3 îles des Cyclades et un passage à Athènes.
Il n'y a pas de signe patent de la crise, visible de façon évidente. A Athènes, on voit une boutique sur 2 fermée en périphérie, mais je me souviens m'être déjà fait cette réflexion les précédentes fois où je suis venu. En ville de nombreux commerces semblent fermés, mais il n'est pas évident de savoir si c'est massif ou non. Les signes visibles sont plutôt le relatif faible nombre de touristes: je me souviens de Plaka avec un monde fou, même hors saison. Là, j'ai trouvé le quartier calme, les terrasses étaient pleines mais l'ambiance restait paisible.
Sur les îles, la même impression domine. Les hôtels n'étaient pleins nulle part, alors que tous les guides conseillaient de réserver quelques mois à l'avance pour la période de mi-juillet.
A Santorin, j'ai trouvé Oia et Thira très vides, normalement il est impossible de se frayer un chemin dans les ruelles principales. Ces jours-ci, il y avait du monde, certes, mais en nombre très très supportable. Et les hôtels semblaient tous avoir de la place, nous n'avons jamais dû attendre pour un bar ou un resto.

Anonyme a dit…

Avec les élections de juin, j'ai appris que malheureusement la plupart des gens sont des moutons, et que les moutons on une déconcertante envie de se faire tondre...Triste monde mais finalement les élites n'ont pas tort, il ne peut rien leur arriver. Les gens préfèrent toujours sacrifier leurs libertés au détriment de l'ordre. Ainsi naissent les dictatures, et la dictature Europe n'en est qu'à ses débuts...

David a dit…
Ce commentaire a été supprimé par l'auteur.
cil'vie a dit…

arrivée sur l'île de Naxos depuis le mois d'avril, je vois les propriétaires (hotels bars restaurants) désepérer de jour en jour .. j'étais venue 2 semaines l'année dernière et à peu près tous disaient avoir fait une excellente saison et se préoccupaient assez peu de ce qui pouvaient se passer dans le reste du pays, d'ailleurs la majorité des îles ont voté N.D si je ne me trompe pas ... seulement voilà cette année ils sont touchés à leur tour .. les touristes ne sont pas au RDV .. un propriétaire de "pension" est persuadé qu'il n'est pas inscrit sur les bons sites internet et ne veut pas entendre que "la crise" est à leur porte .. la banque le harcèle suite au crédit qu'il a prit pour rénover ses chambres cet hiver ... la femme de ménage travaille pour 10e par jour, c'est mieux que rien m'a t elle dit .. les transports sont hors de prix ... c'est par ce biais que les îles sont en train de rejoindre le continent, mais est ce pour autant que le peuple trouvera l'unité pour combattre la troika ?
car si la vie parait normale elle ne l'est que pour les touristes ...

David a dit…

Une amie revient de Crète et elle me fait le même constat. Tout est normal pour les touristes français en Crète. Les gens accueillant un peu moins bien le touriste dit-on, mais on vit normalement et on trouve de la nourriture et on me dit que les oranges sont à 0.25 euro le kilo.... Donc les gens qui viennent en Grèce passent à côté de la réalité profonde. Ils sont là certes pour oublier leurs propres soucis... Ceci expliquant cela sans doute.

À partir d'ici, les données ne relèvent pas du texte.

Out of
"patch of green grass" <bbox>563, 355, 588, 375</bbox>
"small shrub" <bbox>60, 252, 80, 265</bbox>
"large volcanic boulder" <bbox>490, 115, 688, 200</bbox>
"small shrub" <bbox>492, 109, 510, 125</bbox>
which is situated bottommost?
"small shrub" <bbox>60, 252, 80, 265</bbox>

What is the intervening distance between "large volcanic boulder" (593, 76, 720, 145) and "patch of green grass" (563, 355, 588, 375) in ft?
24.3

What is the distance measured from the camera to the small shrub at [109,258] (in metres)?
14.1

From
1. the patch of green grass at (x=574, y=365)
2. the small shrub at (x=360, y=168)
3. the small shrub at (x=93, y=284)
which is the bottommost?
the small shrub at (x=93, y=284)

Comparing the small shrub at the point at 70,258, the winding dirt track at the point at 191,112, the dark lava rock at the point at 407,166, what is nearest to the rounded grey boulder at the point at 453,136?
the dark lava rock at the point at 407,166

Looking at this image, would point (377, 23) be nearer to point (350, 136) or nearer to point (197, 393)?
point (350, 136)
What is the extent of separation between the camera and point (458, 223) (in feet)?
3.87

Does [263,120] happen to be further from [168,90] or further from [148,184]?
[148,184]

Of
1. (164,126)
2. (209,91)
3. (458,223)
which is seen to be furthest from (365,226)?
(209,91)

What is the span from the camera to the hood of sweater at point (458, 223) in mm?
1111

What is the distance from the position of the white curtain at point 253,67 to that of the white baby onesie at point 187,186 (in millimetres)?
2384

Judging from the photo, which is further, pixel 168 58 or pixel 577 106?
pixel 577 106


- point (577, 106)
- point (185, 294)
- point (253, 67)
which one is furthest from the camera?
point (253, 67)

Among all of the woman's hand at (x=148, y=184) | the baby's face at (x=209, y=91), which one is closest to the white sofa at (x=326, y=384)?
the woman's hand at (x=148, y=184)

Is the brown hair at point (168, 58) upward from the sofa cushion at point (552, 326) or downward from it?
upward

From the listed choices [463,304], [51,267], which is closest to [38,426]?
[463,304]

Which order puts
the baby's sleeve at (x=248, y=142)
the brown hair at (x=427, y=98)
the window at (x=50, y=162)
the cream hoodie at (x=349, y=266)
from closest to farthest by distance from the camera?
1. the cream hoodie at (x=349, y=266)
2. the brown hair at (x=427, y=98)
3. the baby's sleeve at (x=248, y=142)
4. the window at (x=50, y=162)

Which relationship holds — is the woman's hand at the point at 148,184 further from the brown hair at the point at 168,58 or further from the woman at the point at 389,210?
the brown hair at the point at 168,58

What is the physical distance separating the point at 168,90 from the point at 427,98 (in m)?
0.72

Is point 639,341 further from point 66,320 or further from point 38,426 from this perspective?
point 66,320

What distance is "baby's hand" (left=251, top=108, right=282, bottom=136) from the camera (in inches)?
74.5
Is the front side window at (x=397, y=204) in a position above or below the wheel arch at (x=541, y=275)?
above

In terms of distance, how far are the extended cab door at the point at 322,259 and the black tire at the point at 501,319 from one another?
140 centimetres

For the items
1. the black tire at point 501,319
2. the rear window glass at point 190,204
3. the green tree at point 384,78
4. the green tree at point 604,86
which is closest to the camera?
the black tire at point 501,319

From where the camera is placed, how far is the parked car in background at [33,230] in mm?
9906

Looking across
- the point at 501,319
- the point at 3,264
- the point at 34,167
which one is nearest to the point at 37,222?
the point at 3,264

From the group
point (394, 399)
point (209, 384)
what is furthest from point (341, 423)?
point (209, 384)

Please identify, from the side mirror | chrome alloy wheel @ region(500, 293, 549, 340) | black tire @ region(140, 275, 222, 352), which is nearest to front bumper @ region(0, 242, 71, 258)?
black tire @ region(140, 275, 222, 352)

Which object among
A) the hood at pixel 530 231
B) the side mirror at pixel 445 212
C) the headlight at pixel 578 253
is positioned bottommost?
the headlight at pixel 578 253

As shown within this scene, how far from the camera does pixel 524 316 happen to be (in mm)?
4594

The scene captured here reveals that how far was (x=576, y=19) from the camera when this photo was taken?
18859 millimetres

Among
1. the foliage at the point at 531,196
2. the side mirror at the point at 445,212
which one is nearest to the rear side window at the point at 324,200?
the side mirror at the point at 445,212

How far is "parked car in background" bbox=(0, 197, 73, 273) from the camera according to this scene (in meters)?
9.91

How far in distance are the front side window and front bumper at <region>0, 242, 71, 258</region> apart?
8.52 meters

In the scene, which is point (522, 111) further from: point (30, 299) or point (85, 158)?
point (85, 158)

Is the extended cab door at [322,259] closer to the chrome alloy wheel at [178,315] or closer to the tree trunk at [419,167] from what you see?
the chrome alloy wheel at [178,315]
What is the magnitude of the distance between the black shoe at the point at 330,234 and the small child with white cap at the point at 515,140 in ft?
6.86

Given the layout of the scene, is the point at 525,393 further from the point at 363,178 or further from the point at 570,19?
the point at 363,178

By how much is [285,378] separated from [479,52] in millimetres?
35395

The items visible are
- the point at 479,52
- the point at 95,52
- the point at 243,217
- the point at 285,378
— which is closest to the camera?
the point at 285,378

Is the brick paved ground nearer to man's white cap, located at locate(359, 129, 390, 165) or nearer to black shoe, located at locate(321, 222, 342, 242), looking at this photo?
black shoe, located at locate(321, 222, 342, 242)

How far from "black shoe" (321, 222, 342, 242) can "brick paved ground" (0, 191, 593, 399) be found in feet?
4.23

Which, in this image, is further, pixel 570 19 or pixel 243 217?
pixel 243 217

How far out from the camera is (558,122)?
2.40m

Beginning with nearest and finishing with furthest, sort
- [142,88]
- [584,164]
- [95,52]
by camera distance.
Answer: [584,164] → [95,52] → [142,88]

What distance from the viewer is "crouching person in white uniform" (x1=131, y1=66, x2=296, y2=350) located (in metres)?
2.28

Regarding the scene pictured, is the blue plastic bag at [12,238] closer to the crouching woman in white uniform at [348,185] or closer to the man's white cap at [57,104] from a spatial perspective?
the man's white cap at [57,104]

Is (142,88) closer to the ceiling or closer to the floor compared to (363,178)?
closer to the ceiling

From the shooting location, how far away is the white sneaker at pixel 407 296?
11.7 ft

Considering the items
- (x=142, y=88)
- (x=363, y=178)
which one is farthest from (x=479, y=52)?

Que pensez-vous de cette vision extérieure?

M a dit…

Beaucoup de densité dans tous ces billets...

Voici un poème de Laadi FLICI auquel je pense en vous lisant.

Rue Ben M’Hidi
(extraits)

une terrasse de café, des rires
un caïd, un garde champêtre, un melon
des partis, des pastis, des paniers, un arabe
un jeu de boules, une famille hernandez, une autre
un yaouled, un vote, un petit paquet, un kabyle
une campagne électorale, une arrestation
une carte blanche, un colon, une descente
un 380 francs journalier, un popaul
une fatma, un bachaga, un soleil, un chaouch
un pied noir, un autre, un cinéma majestic
un bab el oued, un lopez, un lynch
un square bresson, des ânes, des tournées
un bugeaud, un randon, une a.g.e.a
un vive le gallia, une personnalité religieuse
un mouloudia, un enfant de la casbah, un autre
un kabyle intelligent pas comme les autres
un barman, un pied noir, un directeur
un messier libéral très distingué, un notable
un spectacle de la semaine, un autre, un autre pluriel

vous qui savez ce que sont
la noblesse de l’esprit
et l’élévation de la pensée
la dignité humaine
et la liberté totale
témoignez et criez
tout haut !

Source:
Quand la nuit se brise
Anthologie dirigée et présentée par Abdelmadjid Kaouah

cording a dit…

ai improvise um voyage dans votre pays et reside a l'hotel zeus rue sophocle A Athenes. Cordialement. A demaim peut-ETRE.

Panagiotis Grigoriou a dit…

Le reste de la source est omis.